Study of the variation of the number of cases within a year: between 1994 and 2010, the cases of leishmaniasis were tallied for each of the 12 months within a year. The variation of these cumulated numbers was compared with the level of rainfall using Spearman's rank correlation. This analysis was done month per month and then with 1–6-month lags (lag 1 to 6). A similar procedure using averages was performed for minimal temperatures, maximal temperatures, average temperatures. The alpha risk was set at 1%.

Study of the interannual number of cases.

For each of the 17 years of the study, the cumulated number of cases was compared with the cumulated rainfall during the corresponding year and to the average of minimal/maximal, and mean temperatures. Spearman's rank correlation was used with an alpha risk set at 1%.

Time series: multivariate analysis of the link between local climatic variables and the El Niño phenomenon, and with the monthly variations of the number of cases of leishmaniasis.

An ARIMA model14 was used to evaluate the temporal relation between the El Niño phenomenon and the local climatic variables, and the monthly number of cases of leishmaniasis reported between 1994 and 2010. Before building the model, a log transformation of the case series was applied to stabilize variance.

Modeling with ARIMA involves the estimation of a series of parameters to account for the inherent dynamics in the time series, including the trends and autoregressive and moving average processes. The general model introduced by Box and Jenkins [19] includes autoregressive and moving average parameters, and explicitly includes differencing in the formulation of the model. An ARIMA (p, d, q) model comprises three types of parameters: the autoregressive parameters (p), number of differencing passes (d), and moving average parameters (q). The multiplicative seasonal ARIMA (p, d, q) (P, D, Q)'s model is an extension of the ARIMA method to time series in which a pattern repeats seasonally over time. Analogous to the simple ARIMA parameters, the seasonal parameters are seasonal autoregressive (P), seasonal differencing (D), and seasonal moving average parameters (Q). The length of the seasonal period is represented by s.

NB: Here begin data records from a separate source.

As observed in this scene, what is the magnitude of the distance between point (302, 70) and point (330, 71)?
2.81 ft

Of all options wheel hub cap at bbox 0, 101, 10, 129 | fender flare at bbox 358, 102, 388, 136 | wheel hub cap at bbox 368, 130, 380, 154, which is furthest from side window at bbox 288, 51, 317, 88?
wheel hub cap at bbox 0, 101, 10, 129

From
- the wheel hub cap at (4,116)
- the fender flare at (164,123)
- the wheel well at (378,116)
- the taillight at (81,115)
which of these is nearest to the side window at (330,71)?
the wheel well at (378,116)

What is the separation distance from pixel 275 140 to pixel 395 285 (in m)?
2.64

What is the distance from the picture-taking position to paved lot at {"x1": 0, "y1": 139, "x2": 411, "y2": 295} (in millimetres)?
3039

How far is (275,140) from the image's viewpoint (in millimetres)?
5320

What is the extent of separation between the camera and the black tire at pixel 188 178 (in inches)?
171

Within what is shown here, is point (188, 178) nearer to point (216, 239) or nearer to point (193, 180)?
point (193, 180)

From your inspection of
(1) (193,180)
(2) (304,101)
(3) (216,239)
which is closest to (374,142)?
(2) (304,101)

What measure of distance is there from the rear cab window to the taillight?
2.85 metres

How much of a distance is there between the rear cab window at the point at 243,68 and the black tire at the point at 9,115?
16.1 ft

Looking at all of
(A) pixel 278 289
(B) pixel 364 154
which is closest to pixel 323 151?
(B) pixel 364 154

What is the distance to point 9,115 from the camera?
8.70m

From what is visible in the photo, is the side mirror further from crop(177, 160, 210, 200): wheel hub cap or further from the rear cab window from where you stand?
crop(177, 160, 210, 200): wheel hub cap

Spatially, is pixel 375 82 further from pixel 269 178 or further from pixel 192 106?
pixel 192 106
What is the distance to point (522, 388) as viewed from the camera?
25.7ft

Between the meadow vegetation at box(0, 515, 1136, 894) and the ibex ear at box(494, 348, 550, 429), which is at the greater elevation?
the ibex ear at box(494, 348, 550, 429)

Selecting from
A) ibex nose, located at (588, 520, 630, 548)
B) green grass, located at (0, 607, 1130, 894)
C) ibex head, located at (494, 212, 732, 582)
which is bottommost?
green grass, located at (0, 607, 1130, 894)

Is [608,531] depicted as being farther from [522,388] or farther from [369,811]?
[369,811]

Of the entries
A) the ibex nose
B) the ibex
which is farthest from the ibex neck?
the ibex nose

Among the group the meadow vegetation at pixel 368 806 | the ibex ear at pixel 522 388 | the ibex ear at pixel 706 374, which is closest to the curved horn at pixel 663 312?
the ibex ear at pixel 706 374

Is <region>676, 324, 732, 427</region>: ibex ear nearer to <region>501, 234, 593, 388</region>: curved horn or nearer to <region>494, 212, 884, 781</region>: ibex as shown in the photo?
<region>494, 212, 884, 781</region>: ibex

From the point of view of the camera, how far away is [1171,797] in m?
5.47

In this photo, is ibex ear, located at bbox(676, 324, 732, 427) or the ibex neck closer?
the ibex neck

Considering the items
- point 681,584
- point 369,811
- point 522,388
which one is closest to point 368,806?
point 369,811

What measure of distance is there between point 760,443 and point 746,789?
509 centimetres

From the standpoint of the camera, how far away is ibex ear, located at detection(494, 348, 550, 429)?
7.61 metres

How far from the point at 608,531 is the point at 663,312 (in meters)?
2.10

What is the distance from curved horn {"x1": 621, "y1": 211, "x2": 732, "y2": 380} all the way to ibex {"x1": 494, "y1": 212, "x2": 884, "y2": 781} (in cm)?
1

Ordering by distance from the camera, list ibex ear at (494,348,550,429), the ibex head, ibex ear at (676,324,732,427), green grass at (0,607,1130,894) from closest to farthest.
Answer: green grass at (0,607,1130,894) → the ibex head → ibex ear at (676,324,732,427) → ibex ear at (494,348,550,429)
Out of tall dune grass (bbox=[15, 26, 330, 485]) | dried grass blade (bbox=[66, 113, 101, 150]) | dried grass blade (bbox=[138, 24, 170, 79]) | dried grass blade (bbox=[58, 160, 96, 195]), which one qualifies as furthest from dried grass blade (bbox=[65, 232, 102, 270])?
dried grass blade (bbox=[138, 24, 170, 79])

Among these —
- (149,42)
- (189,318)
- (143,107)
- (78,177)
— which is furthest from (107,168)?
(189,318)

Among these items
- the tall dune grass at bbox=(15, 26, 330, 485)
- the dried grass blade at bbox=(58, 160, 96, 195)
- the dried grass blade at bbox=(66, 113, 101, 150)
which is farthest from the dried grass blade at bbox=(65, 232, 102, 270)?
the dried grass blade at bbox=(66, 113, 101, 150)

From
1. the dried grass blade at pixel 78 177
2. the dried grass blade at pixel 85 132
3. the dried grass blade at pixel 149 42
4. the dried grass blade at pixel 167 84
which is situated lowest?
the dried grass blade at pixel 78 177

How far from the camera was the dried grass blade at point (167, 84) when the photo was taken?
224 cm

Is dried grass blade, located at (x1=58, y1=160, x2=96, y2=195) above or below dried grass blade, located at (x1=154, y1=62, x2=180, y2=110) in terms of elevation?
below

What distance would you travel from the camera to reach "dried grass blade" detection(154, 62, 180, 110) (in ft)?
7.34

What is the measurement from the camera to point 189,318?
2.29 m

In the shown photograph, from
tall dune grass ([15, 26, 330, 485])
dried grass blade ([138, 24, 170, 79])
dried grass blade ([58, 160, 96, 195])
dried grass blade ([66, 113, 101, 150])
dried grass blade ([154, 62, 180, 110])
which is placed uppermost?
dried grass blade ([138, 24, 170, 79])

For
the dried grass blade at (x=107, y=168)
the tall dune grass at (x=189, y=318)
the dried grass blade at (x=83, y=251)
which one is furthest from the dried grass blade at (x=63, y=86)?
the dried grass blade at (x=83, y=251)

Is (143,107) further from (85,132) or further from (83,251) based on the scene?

Various permutations of the order (p, d, q) (P, D, Q)s were computed, and the optimal combination of parameters using the « Akaike's information criterion (AIC) » was chosen. The smallest values of AIC were set as the standard to identify the best-fit model. Of all the models tested, the ARIMA (1,1,1) (0,1,1) model fit the data best according to the AIC. The best fitting model showed that a significant seasonal pattern explained the monthly cases of leishmaniasis.

The correlogram and partial correlogram graphs were also used to help in fixing the value of orders to include in the model. The likelihood ratio test was used to determine if inclusion of other covariates helped to improve the fit of the model.

Monthly series of climatic variables and of the El Niño phenomenon were then introduced in the ARIMA model with lags from 0 to 12 months to search for a potential link with the monthly number of cases of leishmaniasis. The studied explanatory variables were: MEI, SOI, cumulated rainfall, minimal temperatures, average temperatures, maximal temperatures, temperature amplitudes, relative humidity, and number of days of precipitation > 30 mm, 50 mm, and 100 mm. The series for which a significant association was observed during the univariate analysis (P < 0.02) were then integrated in a multivariate model. The use of a backward stepwise method was used to remove the non-significant variables from the final model (P < 0.05).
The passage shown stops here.